[[ Material for the task open ]]

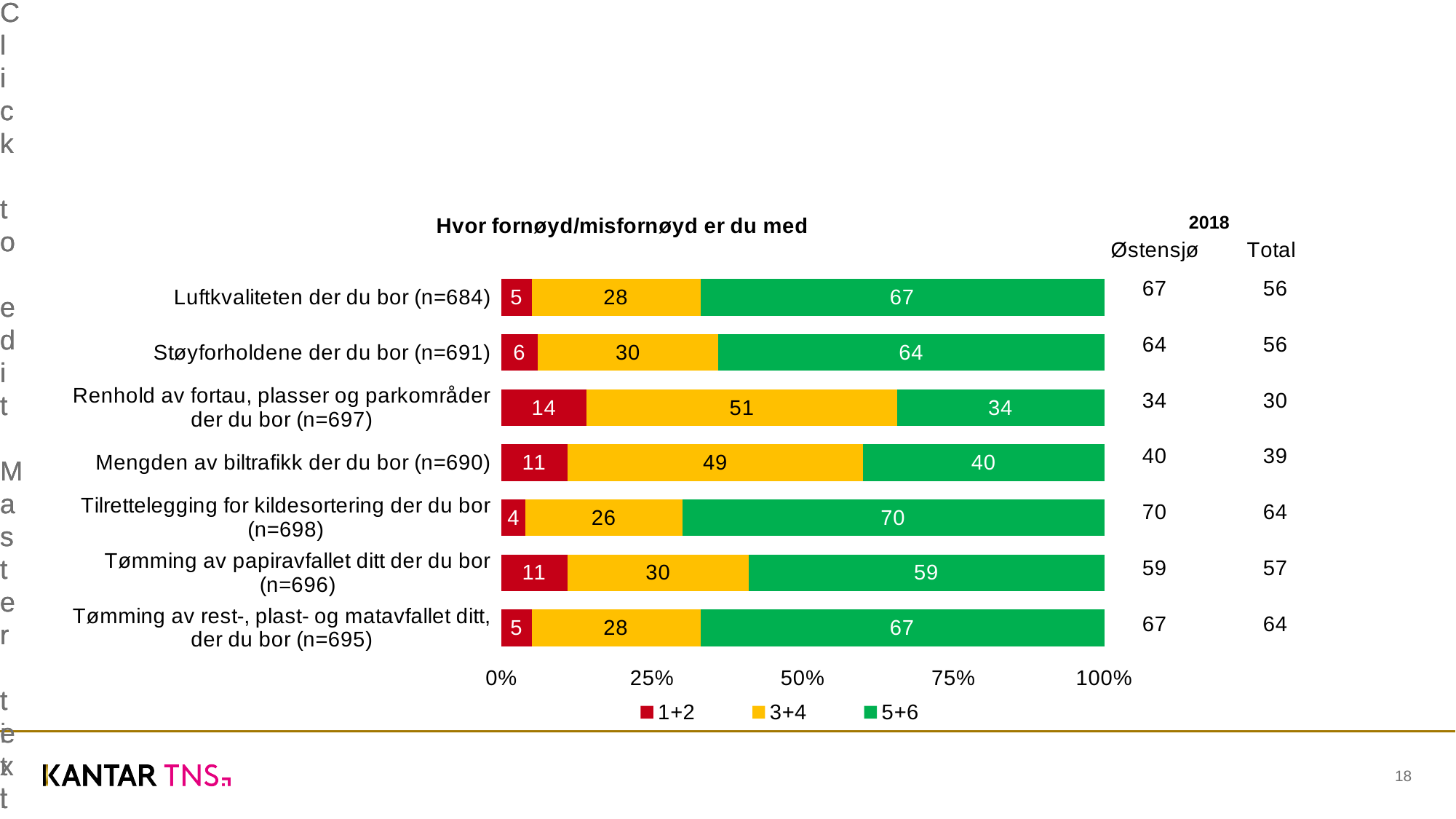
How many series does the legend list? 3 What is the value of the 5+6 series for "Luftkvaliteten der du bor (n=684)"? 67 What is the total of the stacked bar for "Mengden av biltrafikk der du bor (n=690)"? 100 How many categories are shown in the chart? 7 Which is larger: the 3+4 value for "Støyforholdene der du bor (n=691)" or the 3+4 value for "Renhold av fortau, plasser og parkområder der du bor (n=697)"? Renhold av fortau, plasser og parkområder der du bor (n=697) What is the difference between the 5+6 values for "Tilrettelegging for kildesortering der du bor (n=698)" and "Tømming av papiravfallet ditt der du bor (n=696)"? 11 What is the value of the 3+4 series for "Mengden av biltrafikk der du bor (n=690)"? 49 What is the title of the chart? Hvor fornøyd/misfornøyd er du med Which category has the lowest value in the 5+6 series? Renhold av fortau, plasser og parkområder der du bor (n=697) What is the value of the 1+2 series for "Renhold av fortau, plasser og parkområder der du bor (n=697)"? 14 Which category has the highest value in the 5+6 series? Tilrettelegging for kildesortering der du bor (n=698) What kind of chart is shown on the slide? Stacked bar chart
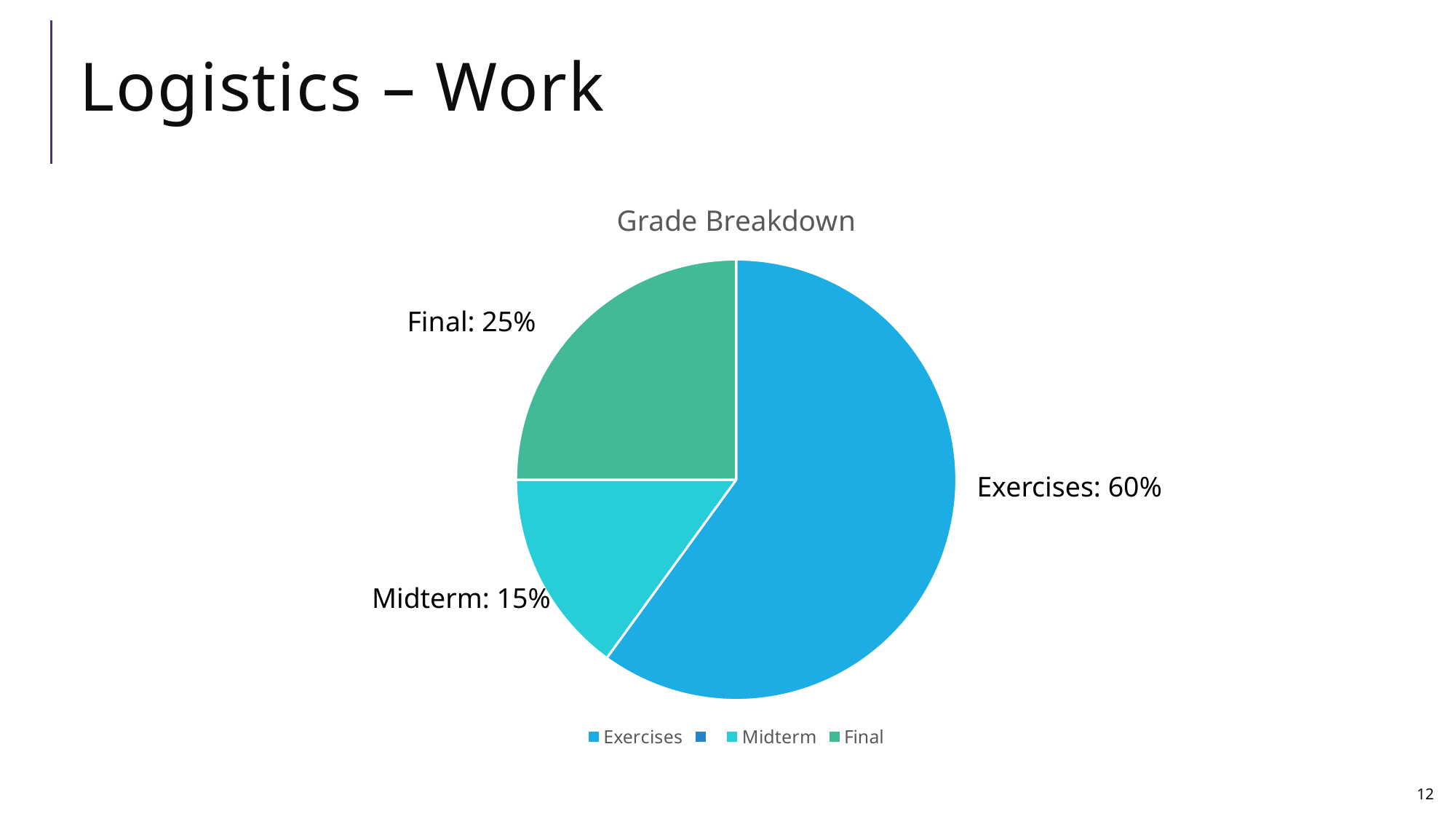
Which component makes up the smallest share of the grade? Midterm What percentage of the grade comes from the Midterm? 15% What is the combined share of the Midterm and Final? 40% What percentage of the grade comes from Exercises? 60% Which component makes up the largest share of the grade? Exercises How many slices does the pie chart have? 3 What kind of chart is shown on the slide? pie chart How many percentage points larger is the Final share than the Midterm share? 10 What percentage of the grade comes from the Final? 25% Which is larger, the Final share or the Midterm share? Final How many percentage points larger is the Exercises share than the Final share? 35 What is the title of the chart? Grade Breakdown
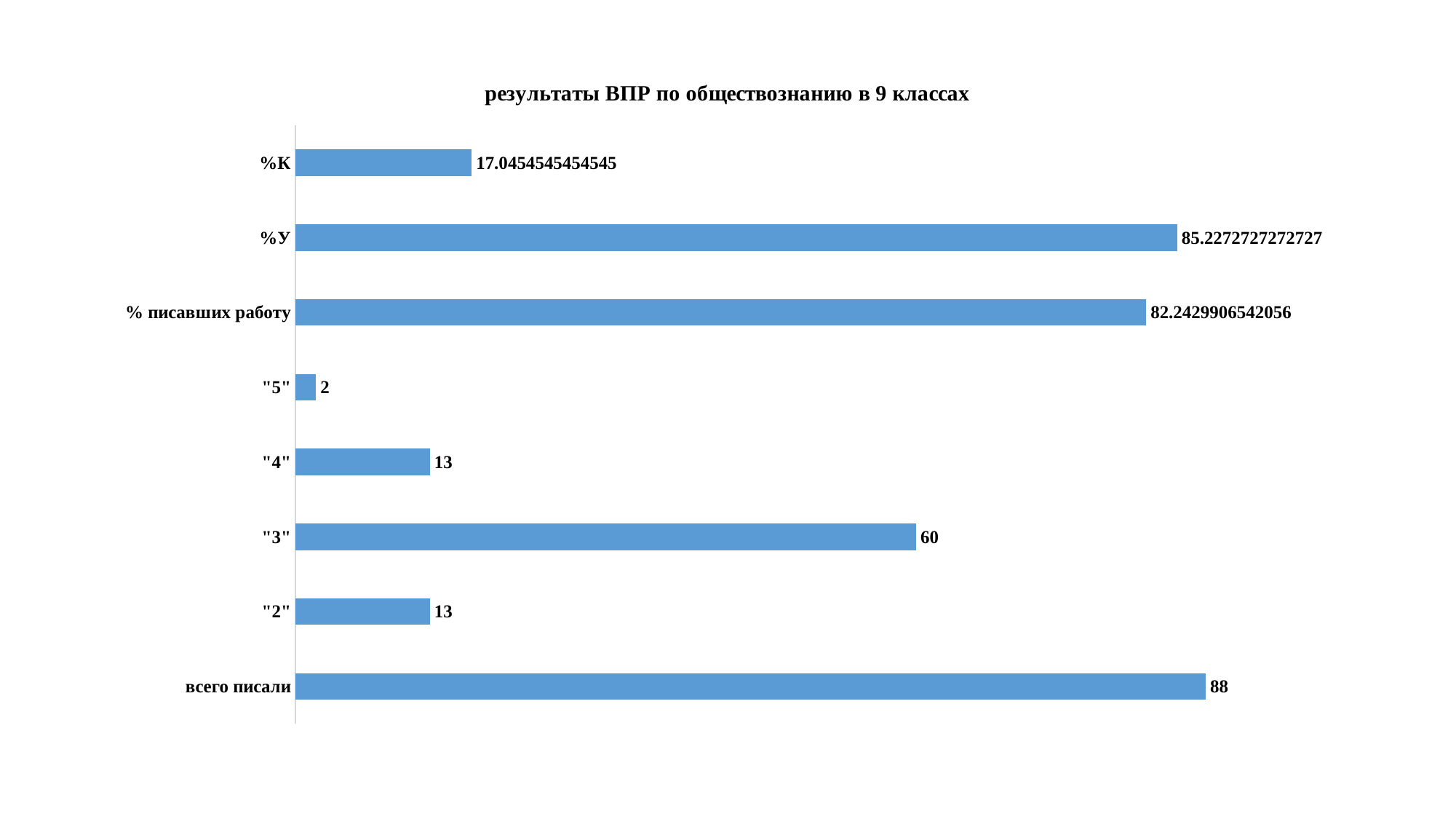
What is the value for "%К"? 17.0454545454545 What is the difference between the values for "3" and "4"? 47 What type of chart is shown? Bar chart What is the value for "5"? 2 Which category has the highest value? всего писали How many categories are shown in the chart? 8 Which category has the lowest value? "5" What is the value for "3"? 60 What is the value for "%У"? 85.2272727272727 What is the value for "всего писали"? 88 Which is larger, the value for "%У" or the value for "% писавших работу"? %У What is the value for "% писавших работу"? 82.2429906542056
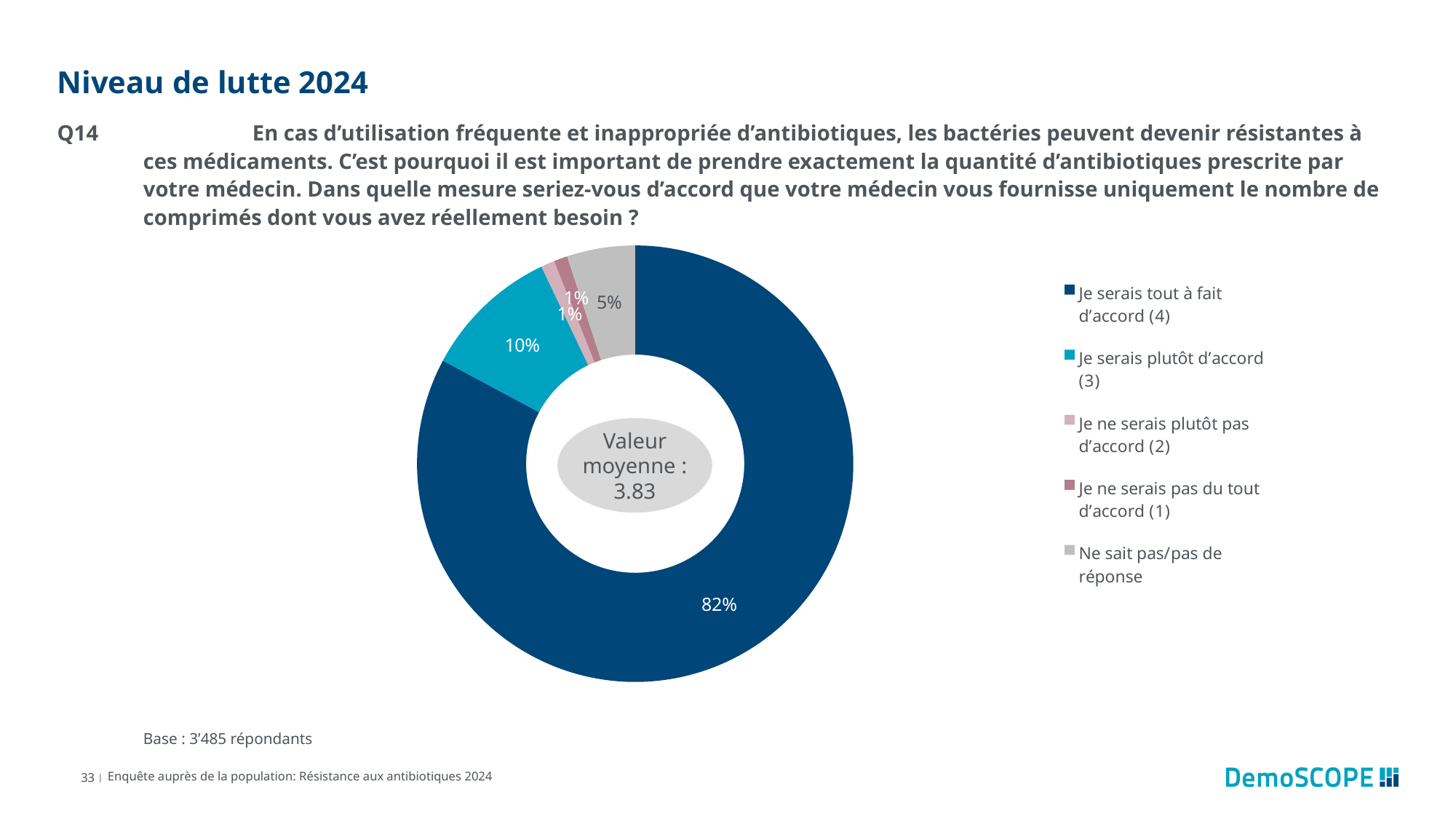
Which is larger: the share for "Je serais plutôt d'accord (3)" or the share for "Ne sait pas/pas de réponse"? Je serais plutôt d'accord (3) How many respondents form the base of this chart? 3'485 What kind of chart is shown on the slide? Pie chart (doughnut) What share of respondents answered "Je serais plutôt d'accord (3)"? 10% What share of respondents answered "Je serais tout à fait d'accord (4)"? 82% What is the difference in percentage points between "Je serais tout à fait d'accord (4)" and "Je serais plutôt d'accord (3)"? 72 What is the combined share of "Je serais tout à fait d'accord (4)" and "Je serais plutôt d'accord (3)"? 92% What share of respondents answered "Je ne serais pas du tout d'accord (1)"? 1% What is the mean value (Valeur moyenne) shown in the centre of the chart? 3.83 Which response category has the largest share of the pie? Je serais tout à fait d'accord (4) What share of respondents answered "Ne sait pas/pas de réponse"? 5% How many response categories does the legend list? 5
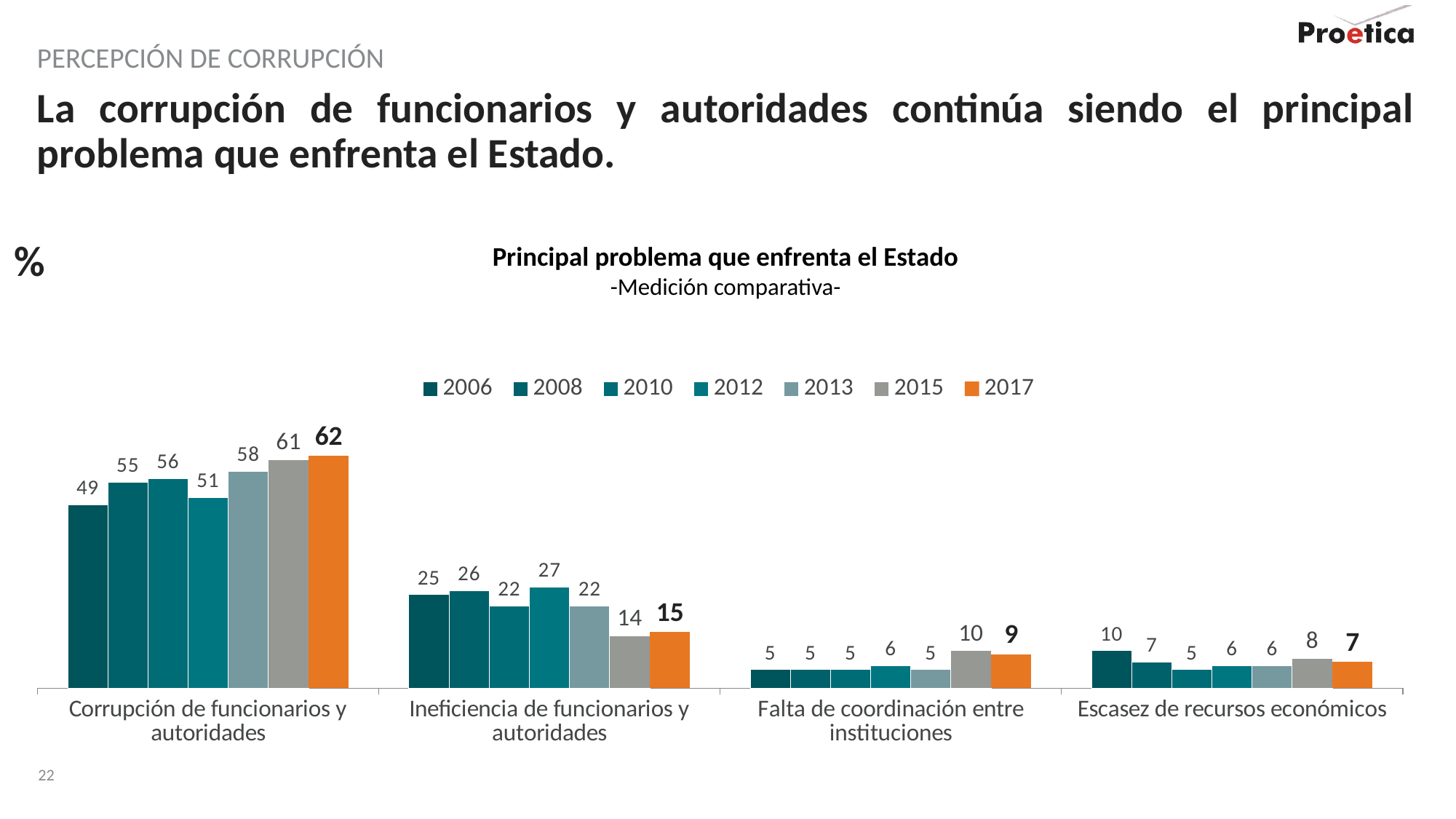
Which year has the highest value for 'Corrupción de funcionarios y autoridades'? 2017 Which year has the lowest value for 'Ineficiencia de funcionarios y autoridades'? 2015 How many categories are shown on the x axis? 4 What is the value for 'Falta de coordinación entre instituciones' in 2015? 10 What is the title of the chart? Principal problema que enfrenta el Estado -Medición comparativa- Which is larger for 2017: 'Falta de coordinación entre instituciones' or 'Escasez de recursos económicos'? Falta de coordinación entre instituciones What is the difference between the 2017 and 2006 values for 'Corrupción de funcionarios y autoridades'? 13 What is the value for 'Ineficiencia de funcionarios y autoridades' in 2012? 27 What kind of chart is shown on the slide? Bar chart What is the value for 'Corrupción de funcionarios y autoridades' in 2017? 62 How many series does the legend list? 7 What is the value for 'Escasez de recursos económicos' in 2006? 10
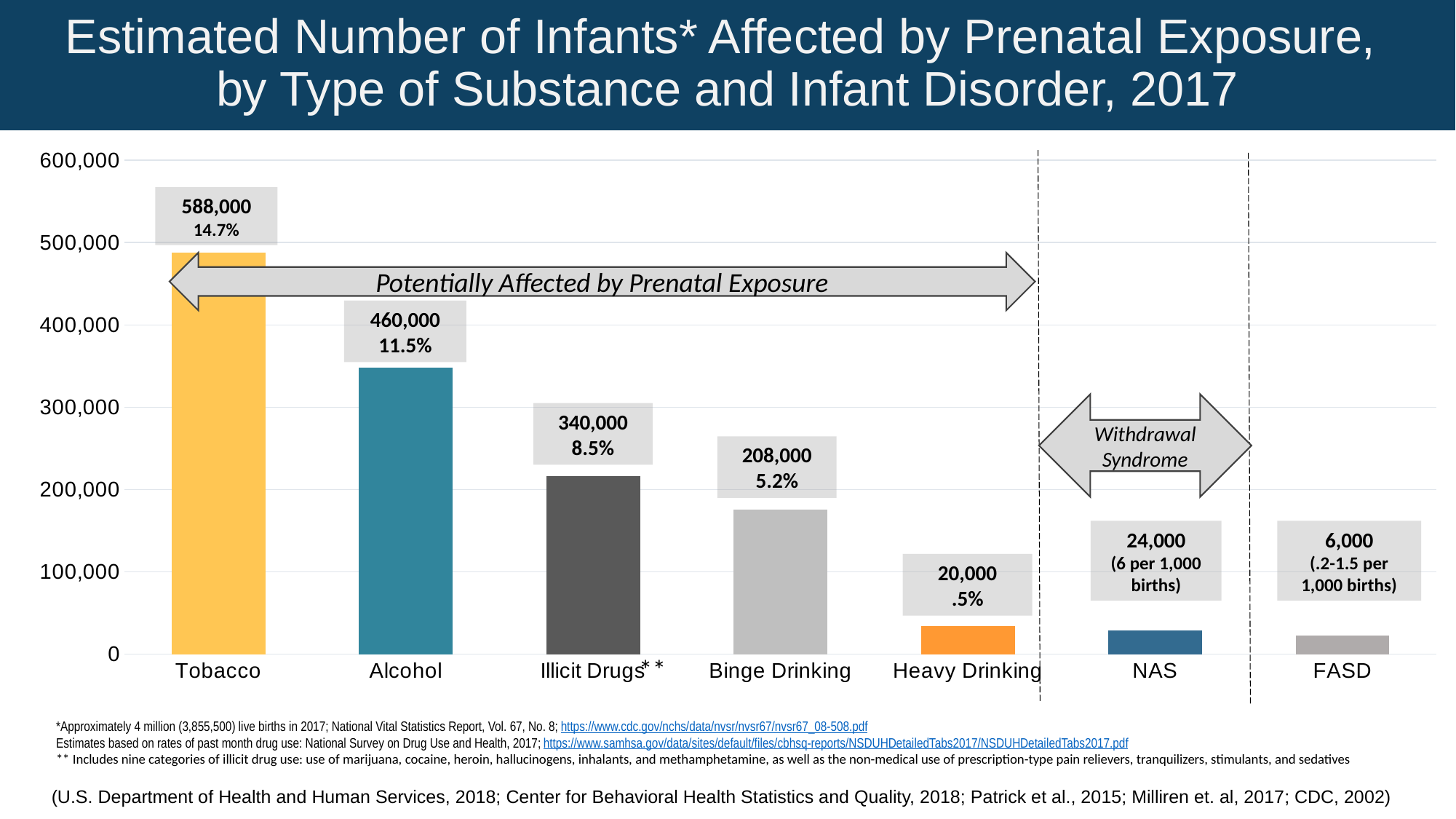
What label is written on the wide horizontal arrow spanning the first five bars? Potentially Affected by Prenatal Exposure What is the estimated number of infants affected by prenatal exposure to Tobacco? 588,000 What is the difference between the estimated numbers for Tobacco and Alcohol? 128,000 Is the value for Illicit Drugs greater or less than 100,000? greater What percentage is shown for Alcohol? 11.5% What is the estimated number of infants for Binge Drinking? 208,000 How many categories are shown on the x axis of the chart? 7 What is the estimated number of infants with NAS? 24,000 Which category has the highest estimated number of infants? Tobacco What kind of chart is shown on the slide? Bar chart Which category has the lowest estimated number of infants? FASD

[[ Material for the task closed ]]

Prompt: Please copy all the items above word for word, leaving out the pictures.

Written solution:
How many series does the legend list? 3 What is the value of the 5+6 series for "Luftkvaliteten der du bor (n=684)"? 67 What is the total of the stacked bar for "Mengden av biltrafikk der du bor (n=690)"? 100 How many categories are shown in the chart? 7 Which is larger: the 3+4 value for "Støyforholdene der du bor (n=691)" or the 3+4 value for "Renhold av fortau, plasser og parkområder der du bor (n=697)"? Renhold av fortau, plasser og parkområder der du bor (n=697) What is the difference between the 5+6 values for "Tilrettelegging for kildesortering der du bor (n=698)" and "Tømming av papiravfallet ditt der du bor (n=696)"? 11 What is the value of the 3+4 series for "Mengden av biltrafikk der du bor (n=690)"? 49 What is the title of the chart? Hvor fornøyd/misfornøyd er du med Which category has the lowest value in the 5+6 series? Renhold av fortau, plasser og parkområder der du bor (n=697) What is the value of the 1+2 series for "Renhold av fortau, plasser og parkområder der du bor (n=697)"? 14 Which category has the highest value in the 5+6 series? Tilrettelegging for kildesortering der du bor (n=698) What kind of chart is shown on the slide? Stacked bar chart
Which component makes up the smallest share of the grade? Midterm What percentage of the grade comes from the Midterm? 15% What is the combined share of the Midterm and Final? 40% What percentage of the grade comes from Exercises? 60% Which component makes up the largest share of the grade? Exercises How many slices does the pie chart have? 3 What kind of chart is shown on the slide? pie chart How many percentage points larger is the Final share than the Midterm share? 10 What percentage of the grade comes from the Final? 25% Which is larger, the Final share or the Midterm share? Final How many percentage points larger is the Exercises share than the Final share? 35 What is the title of the chart? Grade Breakdown
What is the value for "%К"? 17.0454545454545 What is the difference between the values for "3" and "4"? 47 What type of chart is shown? Bar chart What is the value for "5"? 2 Which category has the highest value? всего писали How many categories are shown in the chart? 8 Which category has the lowest value? "5" What is the value for "3"? 60 What is the value for "%У"? 85.2272727272727 What is the value for "всего писали"? 88 Which is larger, the value for "%У" or the value for "% писавших работу"? %У What is the value for "% писавших работу"? 82.2429906542056
Which is larger: the share for "Je serais plutôt d'accord (3)" or the share for "Ne sait pas/pas de réponse"? Je serais plutôt d'accord (3) How many respondents form the base of this chart? 3'485 What kind of chart is shown on the slide? Pie chart (doughnut) What share of respondents answered "Je serais plutôt d'accord (3)"? 10% What share of respondents answered "Je serais tout à fait d'accord (4)"? 82% What is the difference in percentage points between "Je serais tout à fait d'accord (4)" and "Je serais plutôt d'accord (3)"? 72 What is the combined share of "Je serais tout à fait d'accord (4)" and "Je serais plutôt d'accord (3)"? 92% What share of respondents answered "Je ne serais pas du tout d'accord (1)"? 1% What is the mean value (Valeur moyenne) shown in the centre of the chart? 3.83 Which response category has the largest share of the pie? Je serais tout à fait d'accord (4) What share of respondents answered "Ne sait pas/pas de réponse"? 5% How many response categories does the legend list? 5
Which year has the highest value for 'Corrupción de funcionarios y autoridades'? 2017 Which year has the lowest value for 'Ineficiencia de funcionarios y autoridades'? 2015 How many categories are shown on the x axis? 4 What is the value for 'Falta de coordinación entre instituciones' in 2015? 10 What is the title of the chart? Principal problema que enfrenta el Estado -Medición comparativa- Which is larger for 2017: 'Falta de coordinación entre instituciones' or 'Escasez de recursos económicos'? Falta de coordinación entre instituciones What is the difference between the 2017 and 2006 values for 'Corrupción de funcionarios y autoridades'? 13 What is the value for 'Ineficiencia de funcionarios y autoridades' in 2012? 27 What kind of chart is shown on the slide? Bar chart What is the value for 'Corrupción de funcionarios y autoridades' in 2017? 62 How many series does the legend list? 7 What is the value for 'Escasez de recursos económicos' in 2006? 10
What label is written on the wide horizontal arrow spanning the first five bars? Potentially Affected by Prenatal Exposure What is the estimated number of infants affected by prenatal exposure to Tobacco? 588,000 What is the difference between the estimated numbers for Tobacco and Alcohol? 128,000 Is the value for Illicit Drugs greater or less than 100,000? greater What percentage is shown for Alcohol? 11.5% What is the estimated number of infants for Binge Drinking? 208,000 How many categories are shown on the x axis of the chart? 7 What is the estimated number of infants with NAS? 24,000 Which category has the highest estimated number of infants? Tobacco What kind of chart is shown on the slide? Bar chart Which category has the lowest estimated number of infants? FASD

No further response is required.